One evening, when we had returned to the estancia after a hard day's filming and were drinking mate* round the fire, I asked Señor Huichi – via* Marie – if there had been many Indian tribes living in those parts. I phrased my questions delicately, for I had been told that Huichi had Indian blood in him, and I was not sure whether this was a thing he was proud of or not. He smiled his slow and gentle smile, and said that on and around his estancias had been one of the largest concentrations of Indians in Patagonia, in fact, he went on, the place where the penguins lived still yielded evidence of their existence. What sort of evidence, I asked eagerly. Huichi smiled again, and, getting to his feet he disappeared into his darkened bedroom. I heard him pull a box out from under his bed, and he returned carrying it in his hands and placed it on the table. He removed the lid and tipped the contents out on to the white tablecloth, and I gasped.

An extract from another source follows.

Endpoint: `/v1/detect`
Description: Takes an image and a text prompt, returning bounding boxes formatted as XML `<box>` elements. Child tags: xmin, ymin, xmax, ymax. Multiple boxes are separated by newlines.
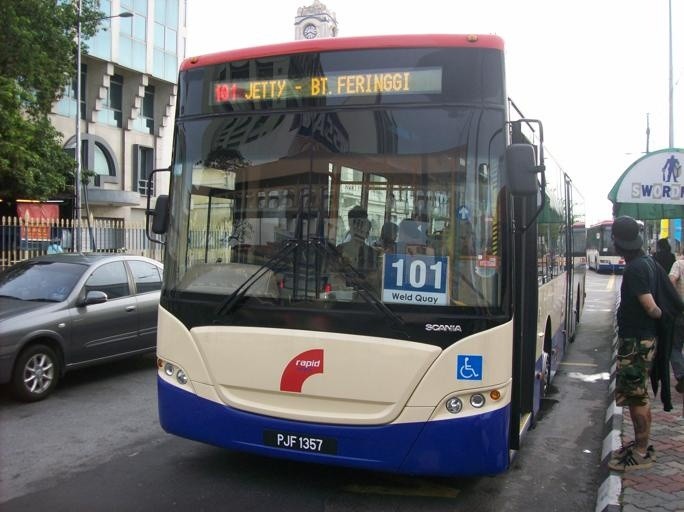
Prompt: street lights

I had seen, as I say, various relics in the museums but nothing to compare with this; for Huichi tumbled out on to the table a rainbow-coloured heap of stone objects that were breath-taking* in their colouring and beauty. There were arrowheads ranging from delicate, fragile-looking ones the size of your little fingernail, to ones the size of an egg. There were spoons made by slicing in half and carefully filing down big sea-shells; there were long, curved stone scoops for removing the edible molluscs from their shells; there were spearheads with razor-sharp edges; there were the balls for the boleadoras,* round as billiard-balls, with a shallow trough running round their equators, as it were, which took the thong from which they hung; these were so incredibly perfect that one could hardly believe that such precision could be achieved without a machine. Then there were the purely decorative articles: the shells neatly pierced for ear-rings, the necklace made of beautifully matched green, milky stone rather like jade, the seal-bone that had been chipped and carved into a knife that was obviously more ornamental than useful. The pattern on it was simple arrangements of lines, but carved with great precision.